Highway 192, Osceola County, Florida via GoogleMaps
The story I caught tonight was on the conflict between, on one side, residents and business owners along US Highway 192 in Osceola County, Florida (which is quite close to the epicenter of strip-mall-ism) and another set of property owners -- billboard operators. The good citizens of Osceola levied a tax on themselves to pay for infrastructural (sidewalks, bike lanes) and vegetative (trees) improvements to a portion of the highway. This all went well until the billboard operators (in this case, Clear Channel -- is there anything Clear Channel can't ruin?) realized that the trees were blocking motorists' views of their billboards:
""The billboards were there first, and the trees started popping up, and they were done so in a way that they would block the view of the billboard," he [the head of the Orlando division of Clear Channel] says. He argued that by planting the trees where it did, the government was acting unfairly. "It's like, 'Hey, we're going to give you a permit to be in business, but then we're going to take it away after you've already invested all this money.'"Clear Channel and other billboard companies complained that beautification projects on a number of Florida roads threatened their business, so they lobbied the state Legislature for protection.
In 2006, lawmakers drafted a bill to outlaw the planting of trees on the public right-of-way in front of billboards. Each sign would be guaranteed a 500-foot-long view, uninterrupted by a single branch of leaf.
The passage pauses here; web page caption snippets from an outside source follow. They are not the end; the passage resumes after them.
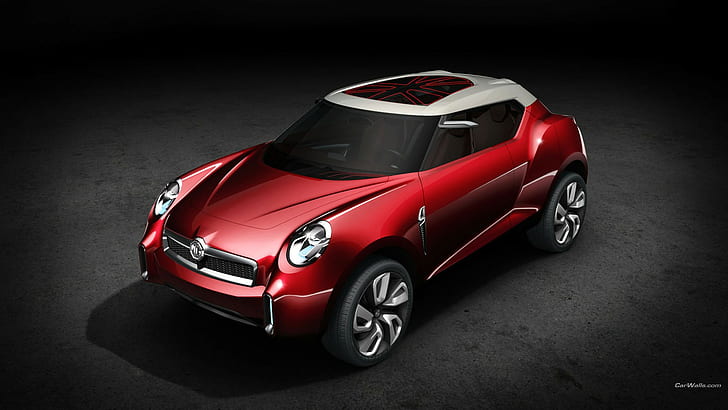 MG Icon, concept cars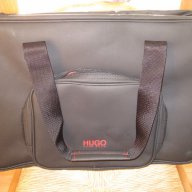 Нов травъл сак / чанта HUGO BOSS PARFUMS оригинал, снимка 10 - Чанти - 15543441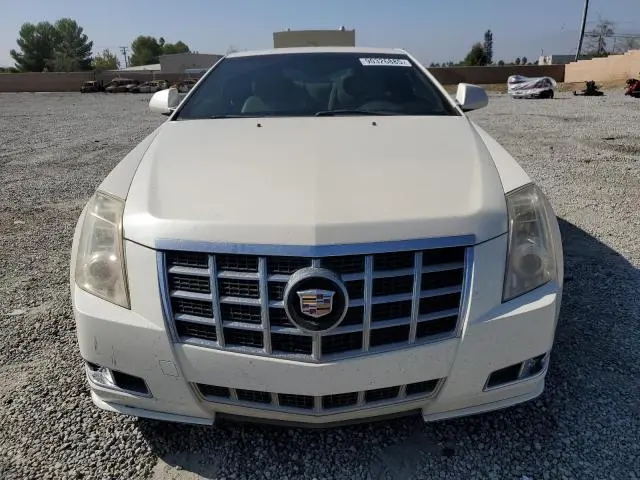2014 CADILLAC CTS PERFORMANCE COLLECTION  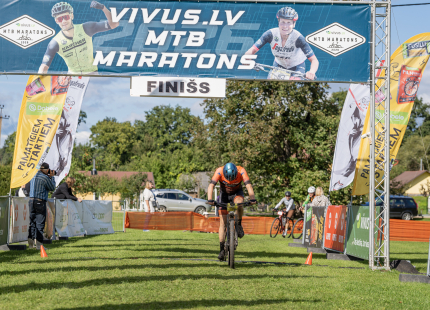 Vivus.lv MTB maratons 2026 | Ape/Vastse Roosa461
At the time, Randy Johnson was state representative for Osceola County along Highway 192. He supported the bill. "Those billboards are important, they feed lots of families," he testified at a hearing. "This is a tourism corridor. Tourism depends on billboards, not on trees."
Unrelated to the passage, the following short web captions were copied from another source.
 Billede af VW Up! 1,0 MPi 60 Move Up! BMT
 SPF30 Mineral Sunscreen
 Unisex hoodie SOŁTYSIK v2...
The Highway, Pruned (Image from NPR)
A strong public backlash against the bill produced a compromise in which the trees along the sides of the highway were permitted to remain at the expense of the trees in the median -- though the county official carefully watches over the cut trees, keeping them inoffensively small in an act of guerilla gardening:
"Lizasuain thought that was the end of the story, but he's since made a discovery. It turns out the crape myrtles did not die as intended. They are now sprouting through a bed of low-growing shrubs on the highway median.Posted by eatingbark at September 8, 2008 8:57 PMLizasuain is quietly letting the trees live. He keeps them trimmed to a tiny size so no one notices they're there, but to him they serve in silent protest to the billboard law. Should those in power someday change the law back in favor of the trees, the crape myrtles will be ready to emerge and provide a canopy of flowers that, for now, remains illegal."